--- Exercise goal ---
Rewrite the part of the material that begins with the line containing "As this snapshot" and runs through the end of the material as a JSON list of strings, with one string per line and blank lines left out.

--- Records supplied ---
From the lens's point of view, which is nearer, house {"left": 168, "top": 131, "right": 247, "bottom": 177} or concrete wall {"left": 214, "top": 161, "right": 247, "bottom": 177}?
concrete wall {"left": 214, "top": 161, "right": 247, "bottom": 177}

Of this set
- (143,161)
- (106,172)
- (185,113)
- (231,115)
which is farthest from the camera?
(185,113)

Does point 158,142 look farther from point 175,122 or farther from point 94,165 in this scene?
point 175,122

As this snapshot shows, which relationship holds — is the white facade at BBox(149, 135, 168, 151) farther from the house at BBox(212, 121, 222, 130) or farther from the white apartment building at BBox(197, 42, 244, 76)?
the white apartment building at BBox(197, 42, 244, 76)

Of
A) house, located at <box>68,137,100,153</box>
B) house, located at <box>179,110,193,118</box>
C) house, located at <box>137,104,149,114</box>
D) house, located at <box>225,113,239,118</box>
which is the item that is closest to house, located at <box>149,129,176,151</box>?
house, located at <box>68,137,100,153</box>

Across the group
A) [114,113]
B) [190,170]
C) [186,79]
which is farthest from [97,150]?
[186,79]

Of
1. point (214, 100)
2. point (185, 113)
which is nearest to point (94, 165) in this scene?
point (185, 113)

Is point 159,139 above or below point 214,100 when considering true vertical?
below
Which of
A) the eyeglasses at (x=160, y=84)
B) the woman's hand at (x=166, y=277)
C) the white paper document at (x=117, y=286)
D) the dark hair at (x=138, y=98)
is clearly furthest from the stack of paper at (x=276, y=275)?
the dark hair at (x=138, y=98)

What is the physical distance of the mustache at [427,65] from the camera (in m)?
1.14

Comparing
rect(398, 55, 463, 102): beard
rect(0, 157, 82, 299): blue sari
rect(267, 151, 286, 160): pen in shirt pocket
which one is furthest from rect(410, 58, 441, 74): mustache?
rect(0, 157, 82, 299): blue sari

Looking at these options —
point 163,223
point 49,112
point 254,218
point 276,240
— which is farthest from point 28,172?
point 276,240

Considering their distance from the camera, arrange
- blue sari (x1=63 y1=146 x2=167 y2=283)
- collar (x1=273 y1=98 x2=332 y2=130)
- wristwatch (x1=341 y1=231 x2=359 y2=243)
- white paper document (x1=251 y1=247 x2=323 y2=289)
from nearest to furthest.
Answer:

--- Response ---
[
  "As this snapshot shows, which relationship holds — is the white facade at BBox(149, 135, 168, 151) farther from the house at BBox(212, 121, 222, 130) or farther from the white apartment building at BBox(197, 42, 244, 76)?",
  "the white apartment building at BBox(197, 42, 244, 76)",
  "Of",
  "A) house, located at <box>68,137,100,153</box>",
  "B) house, located at <box>179,110,193,118</box>",
  "C) house, located at <box>137,104,149,114</box>",
  "D) house, located at <box>225,113,239,118</box>",
  "which is the item that is closest to house, located at <box>149,129,176,151</box>?",
  "house, located at <box>68,137,100,153</box>",
  "Across the group",
  "A) [114,113]",
  "B) [190,170]",
  "C) [186,79]",
  "which is farthest from [97,150]?",
  "[186,79]",
  "Of",
  "1. point (214, 100)",
  "2. point (185, 113)",
  "which is nearest to point (94, 165) in this scene?",
  "point (185, 113)",
  "Is point 159,139 above or below point 214,100 when considering true vertical?",
  "below",
  "Which of",
  "A) the eyeglasses at (x=160, y=84)",
  "B) the woman's hand at (x=166, y=277)",
  "C) the white paper document at (x=117, y=286)",
  "D) the dark hair at (x=138, y=98)",
  "is clearly furthest from the stack of paper at (x=276, y=275)?",
  "the dark hair at (x=138, y=98)",
  "What is the physical distance of the mustache at [427,65] from the camera (in m)?",
  "1.14",
  "Comparing",
  "rect(398, 55, 463, 102): beard",
  "rect(0, 157, 82, 299): blue sari",
  "rect(267, 151, 286, 160): pen in shirt pocket",
  "which one is furthest from rect(410, 58, 441, 74): mustache?",
  "rect(0, 157, 82, 299): blue sari",
  "Looking at these options —",
  "point 163,223",
  "point 49,112",
  "point 254,218",
  "point 276,240",
  "— which is farthest from point 28,172?",
  "point 276,240",
  "Considering their distance from the camera, arrange",
  "- blue sari (x1=63 y1=146 x2=167 y2=283)",
  "- collar (x1=273 y1=98 x2=332 y2=130)",
  "- wristwatch (x1=341 y1=231 x2=359 y2=243)",
  "- white paper document (x1=251 y1=247 x2=323 y2=289)",
  "from nearest to furthest.",
  "Answer:"
]